INSTRUCTION:
Answer these questions from the abstract on direct air capture below:
1. According to the lab-scale experiment, what happens to the CO2 capture rate as the unit's inlet airflow velocity increases?
2. Above what wind speed do the CO2 capture rate and capture amount strongly fluctuate?
3. In strong winds of 9 m/s, by how much was the total CO2 mass removal reduced over one year?

Prediction of CO2 capture performance of a direct air capture unit under representative atmospheric flow conditions using large eddy simulation

[Geoengineering News]

https://www.sciencedirect.com/science/article/pii/S2772656825001824

Authors: Esmaeel Eftekharian, Ali Kiani, Vassili Kitsios, Ashok K. Luhar, Paul Feron, Aaron W. Thornton, Kathryn M. Emmerson

27 November 2025

https://doi.org/10.1016/j.ccst.2025.100545

Abstract

The removal of carbon dioxide (CO2) from the atmosphere using direct air capture (DAC) is crucial in achieving the net-zero emissions target and combating global warming. We develop a new numerical model that predicts the performance of DAC units under representative atmospheric flow conditions which captures the interaction between these units and the instantaneous flow fields. A new boundary condition for the CO2 concentration associated with the CO2-depleted exit plume was developed. This boundary condition dynamically calculates the time-varying fraction of CO2 removed from the air (capture rate) and the total mass of CO2 captured by the system per unit time (capture amount). We have also conducted experiments in a lab-scale DAC unit at different inlet air velocities. The experiment showed that both the CO2 capture rate and the capture amount depend on the unit’s inlet airflow velocity. Specifically, the CO2 capture rate decreases with an increase in unit inlet airflow velocity, while the CO2 capture amount increases. These data were used to validate our computational fluid dynamics analysis using a large eddy simulation (LES) approach. After validating the new boundary condition model with experimental data in still air, the LES simulations were extended to include the interaction of atmospheric boundary layer wind with individual DAC units. The CO2 capture rate and capture amount are almost constant in still air, whilst they strongly fluctuate for wind speeds above 7 m/s. The amplitude of these fluctuations grows with increasing wind velocity. The LES results showed that when the wind velocity increased, both the CO2 capture rate and the overall mean CO2 capture amount of an individual DAC unit were reduced. In strong winds of 9 m/s, the total CO2 mass removal was reduced by up to 7.5 % ± 6.5 % over one year. The new boundary condition model can more accurately predict the overall CO2 capture characteristics of large-scale DAC plants in complex real environmental conditions.

Source: ScienceDirect

SOURCE MATERIAL:
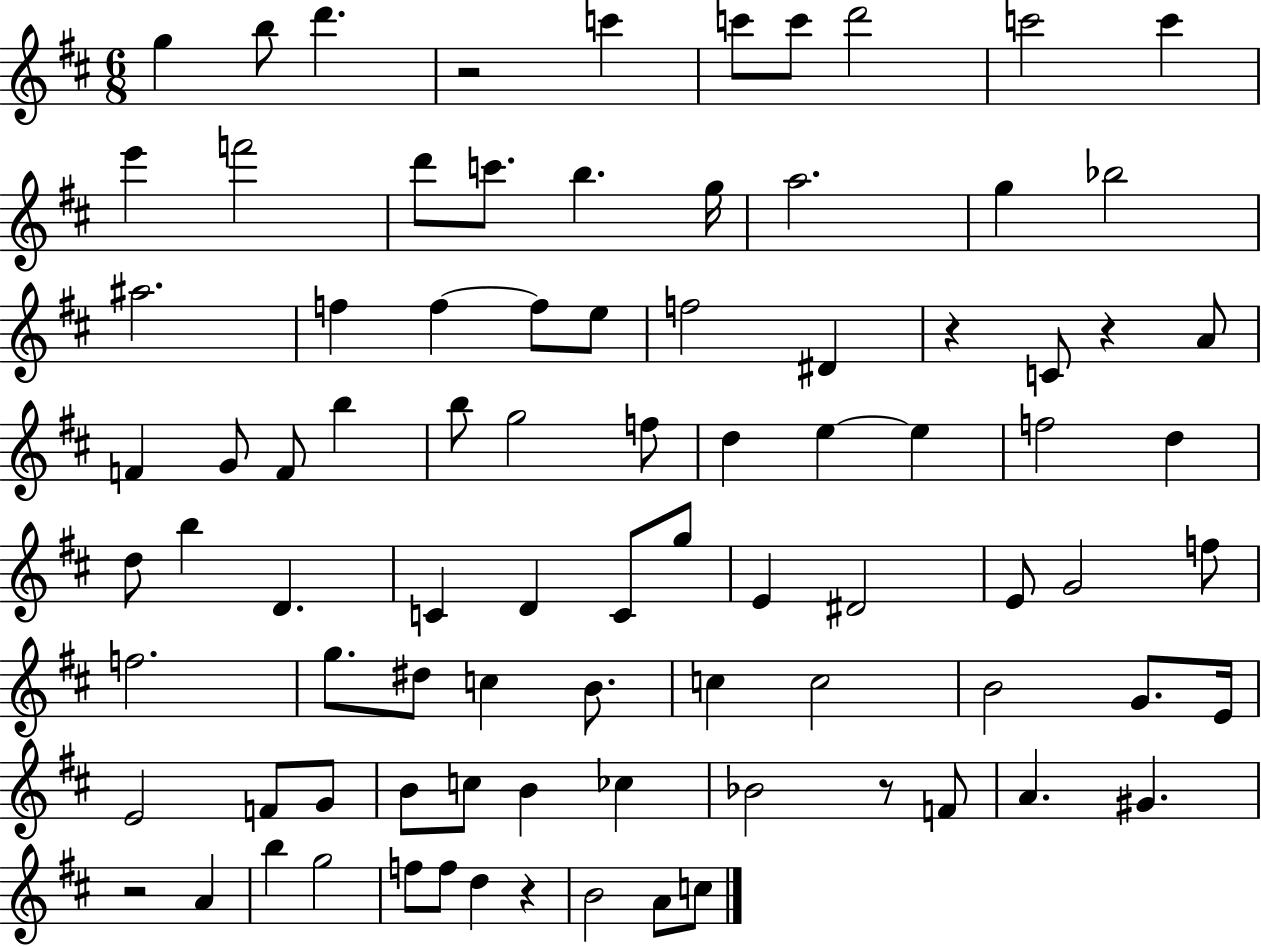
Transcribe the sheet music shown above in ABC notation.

EXERCISE RESPONSE:
1. It decreases.
2. 7 m/s.
3. By up to 7.5 % ± 6.5 %.